What to produce:
Lay out the data, starting at the line containing "This picture illustrates from" and ending at the end of the data, as a two-column CSV with the columns text and answer, one row for each answer and the text it belongs to. Put each field in quotes, turn line breaks into spaces, and leave the pictures out.

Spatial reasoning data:
—————
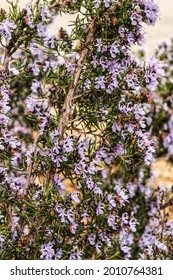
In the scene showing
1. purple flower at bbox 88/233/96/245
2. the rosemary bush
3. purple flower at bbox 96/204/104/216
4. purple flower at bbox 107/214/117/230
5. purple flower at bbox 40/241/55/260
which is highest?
the rosemary bush

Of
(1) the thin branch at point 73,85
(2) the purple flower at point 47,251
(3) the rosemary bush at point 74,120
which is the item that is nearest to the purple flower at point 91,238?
(3) the rosemary bush at point 74,120

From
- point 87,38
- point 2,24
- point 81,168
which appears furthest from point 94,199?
point 2,24

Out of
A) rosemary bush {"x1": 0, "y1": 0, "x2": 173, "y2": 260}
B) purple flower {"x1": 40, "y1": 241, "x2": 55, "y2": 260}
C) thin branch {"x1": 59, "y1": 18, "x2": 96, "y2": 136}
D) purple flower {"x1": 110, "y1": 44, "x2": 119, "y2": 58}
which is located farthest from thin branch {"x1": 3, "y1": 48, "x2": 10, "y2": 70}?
purple flower {"x1": 40, "y1": 241, "x2": 55, "y2": 260}

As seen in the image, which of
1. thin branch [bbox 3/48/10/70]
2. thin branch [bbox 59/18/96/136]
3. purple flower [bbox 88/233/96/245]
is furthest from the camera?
purple flower [bbox 88/233/96/245]

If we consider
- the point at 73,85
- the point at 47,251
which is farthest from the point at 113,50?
the point at 47,251

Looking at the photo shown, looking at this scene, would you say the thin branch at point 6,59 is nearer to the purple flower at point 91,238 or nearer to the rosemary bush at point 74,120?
the rosemary bush at point 74,120

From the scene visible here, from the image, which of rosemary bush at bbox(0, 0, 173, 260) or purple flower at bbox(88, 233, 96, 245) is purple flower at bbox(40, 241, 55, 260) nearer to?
rosemary bush at bbox(0, 0, 173, 260)

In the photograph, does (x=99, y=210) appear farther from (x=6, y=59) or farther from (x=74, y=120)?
(x=6, y=59)
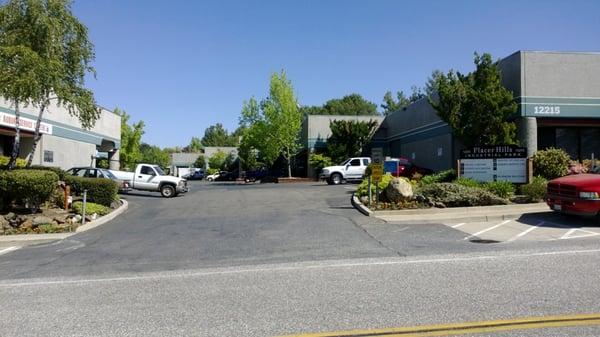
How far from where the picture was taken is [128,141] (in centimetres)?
5981

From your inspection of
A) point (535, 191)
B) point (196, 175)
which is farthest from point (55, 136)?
point (196, 175)

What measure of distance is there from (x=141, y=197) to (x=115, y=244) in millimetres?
14332

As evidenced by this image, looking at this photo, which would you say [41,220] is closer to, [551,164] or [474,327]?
[474,327]

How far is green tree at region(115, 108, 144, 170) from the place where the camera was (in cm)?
5878

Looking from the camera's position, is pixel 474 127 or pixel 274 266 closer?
pixel 274 266

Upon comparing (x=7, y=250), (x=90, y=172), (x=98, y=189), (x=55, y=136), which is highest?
(x=55, y=136)

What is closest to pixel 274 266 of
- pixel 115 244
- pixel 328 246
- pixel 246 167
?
pixel 328 246

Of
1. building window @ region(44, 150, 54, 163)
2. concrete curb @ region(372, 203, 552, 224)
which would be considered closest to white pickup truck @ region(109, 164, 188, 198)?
building window @ region(44, 150, 54, 163)

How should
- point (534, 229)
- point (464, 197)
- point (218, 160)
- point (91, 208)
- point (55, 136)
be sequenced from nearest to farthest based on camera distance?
point (534, 229) → point (464, 197) → point (91, 208) → point (55, 136) → point (218, 160)

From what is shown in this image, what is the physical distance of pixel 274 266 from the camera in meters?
9.50

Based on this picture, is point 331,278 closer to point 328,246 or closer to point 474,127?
point 328,246

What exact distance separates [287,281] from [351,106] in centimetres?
9594

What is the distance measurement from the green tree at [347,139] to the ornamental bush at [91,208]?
24315 mm

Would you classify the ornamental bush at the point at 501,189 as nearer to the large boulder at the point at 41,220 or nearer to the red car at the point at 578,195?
the red car at the point at 578,195
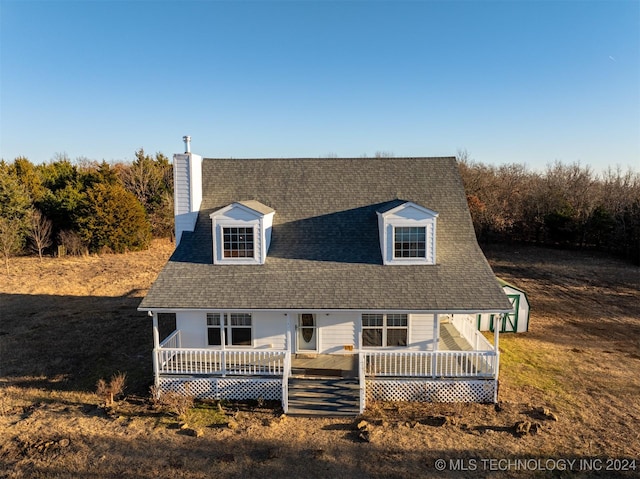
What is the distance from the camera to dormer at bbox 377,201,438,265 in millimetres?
14609

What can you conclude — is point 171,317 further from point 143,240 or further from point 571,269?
point 571,269

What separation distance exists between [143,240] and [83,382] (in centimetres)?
2971

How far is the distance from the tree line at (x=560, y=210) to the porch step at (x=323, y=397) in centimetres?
3663

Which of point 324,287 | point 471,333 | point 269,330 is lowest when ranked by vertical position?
point 471,333

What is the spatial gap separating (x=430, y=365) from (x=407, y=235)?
472cm

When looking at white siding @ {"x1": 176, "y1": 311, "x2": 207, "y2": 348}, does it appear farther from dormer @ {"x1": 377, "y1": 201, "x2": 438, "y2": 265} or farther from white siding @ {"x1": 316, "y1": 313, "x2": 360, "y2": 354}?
dormer @ {"x1": 377, "y1": 201, "x2": 438, "y2": 265}

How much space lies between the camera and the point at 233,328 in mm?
14852

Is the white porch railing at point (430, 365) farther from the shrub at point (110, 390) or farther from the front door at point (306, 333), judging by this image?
the shrub at point (110, 390)

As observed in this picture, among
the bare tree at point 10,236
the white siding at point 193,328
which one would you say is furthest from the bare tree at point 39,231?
the white siding at point 193,328

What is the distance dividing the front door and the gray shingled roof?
156 centimetres

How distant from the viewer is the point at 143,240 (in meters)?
42.1

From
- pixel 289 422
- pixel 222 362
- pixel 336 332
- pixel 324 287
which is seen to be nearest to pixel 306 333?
pixel 336 332

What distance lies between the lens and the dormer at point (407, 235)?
47.9 feet

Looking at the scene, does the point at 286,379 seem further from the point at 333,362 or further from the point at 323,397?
the point at 333,362
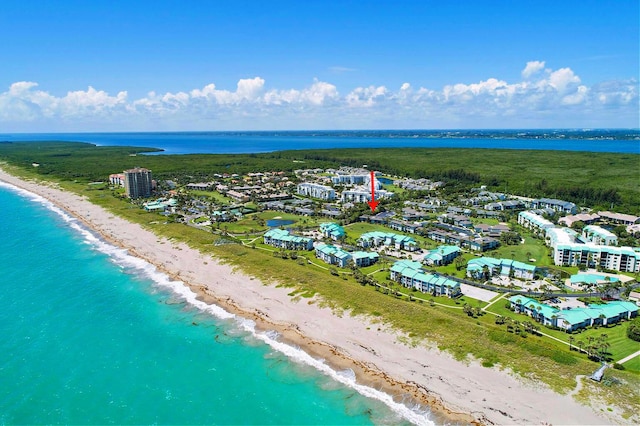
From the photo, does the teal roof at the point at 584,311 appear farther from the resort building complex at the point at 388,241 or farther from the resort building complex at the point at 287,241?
the resort building complex at the point at 287,241

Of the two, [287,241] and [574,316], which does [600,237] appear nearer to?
[574,316]

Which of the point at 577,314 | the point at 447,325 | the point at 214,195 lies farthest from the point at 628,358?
the point at 214,195

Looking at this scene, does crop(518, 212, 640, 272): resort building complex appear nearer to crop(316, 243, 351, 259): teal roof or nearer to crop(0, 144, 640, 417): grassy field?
crop(0, 144, 640, 417): grassy field

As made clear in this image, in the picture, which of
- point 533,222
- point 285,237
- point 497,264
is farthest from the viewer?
point 533,222

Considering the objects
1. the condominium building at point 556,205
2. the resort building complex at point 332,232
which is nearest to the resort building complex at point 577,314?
the resort building complex at point 332,232

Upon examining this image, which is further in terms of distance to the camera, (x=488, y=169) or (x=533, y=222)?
(x=488, y=169)

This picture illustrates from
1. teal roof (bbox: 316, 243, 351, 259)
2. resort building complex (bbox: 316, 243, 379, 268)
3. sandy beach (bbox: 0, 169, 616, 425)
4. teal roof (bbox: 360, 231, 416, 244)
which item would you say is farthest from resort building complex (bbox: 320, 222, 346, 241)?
sandy beach (bbox: 0, 169, 616, 425)
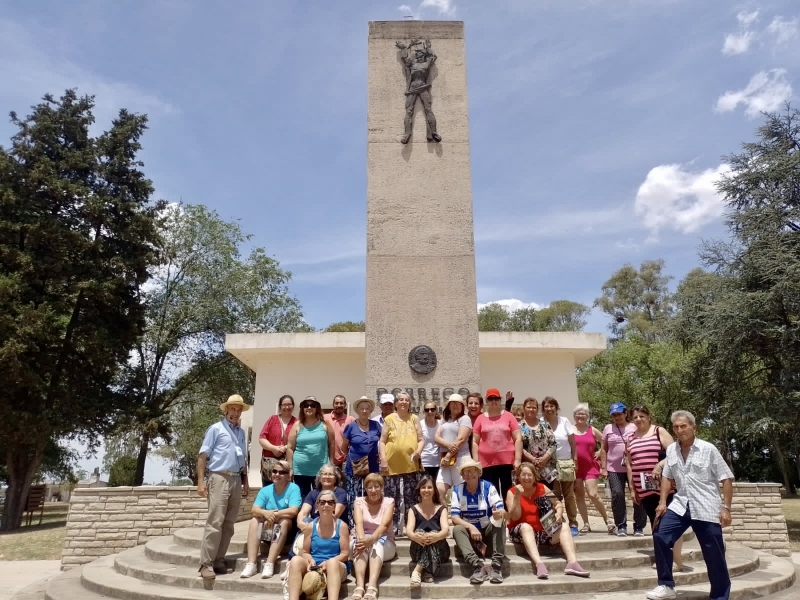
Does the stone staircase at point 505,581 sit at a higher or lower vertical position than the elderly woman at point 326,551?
lower

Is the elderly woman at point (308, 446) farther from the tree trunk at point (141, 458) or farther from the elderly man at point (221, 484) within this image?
the tree trunk at point (141, 458)

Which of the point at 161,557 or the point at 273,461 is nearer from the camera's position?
the point at 273,461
—————
Worked answer:
text,answer
"This picture illustrates from 1. teal roof (bbox: 316, 243, 351, 259) 2. resort building complex (bbox: 316, 243, 379, 268) 3. sandy beach (bbox: 0, 169, 616, 425) 4. teal roof (bbox: 360, 231, 416, 244) which item would you say is farthest from resort building complex (bbox: 320, 222, 346, 241)?","sandy beach (bbox: 0, 169, 616, 425)"
"Does the stone staircase at point 505,581 sit at a higher or lower vertical position than the elderly woman at point 326,551?","lower"
"Is the elderly woman at point (308, 446) farther from the tree trunk at point (141, 458) or farther from the elderly man at point (221, 484) within this image?","the tree trunk at point (141, 458)"
"Which of the point at 161,557 or the point at 273,461 is nearer from the camera's position?","the point at 273,461"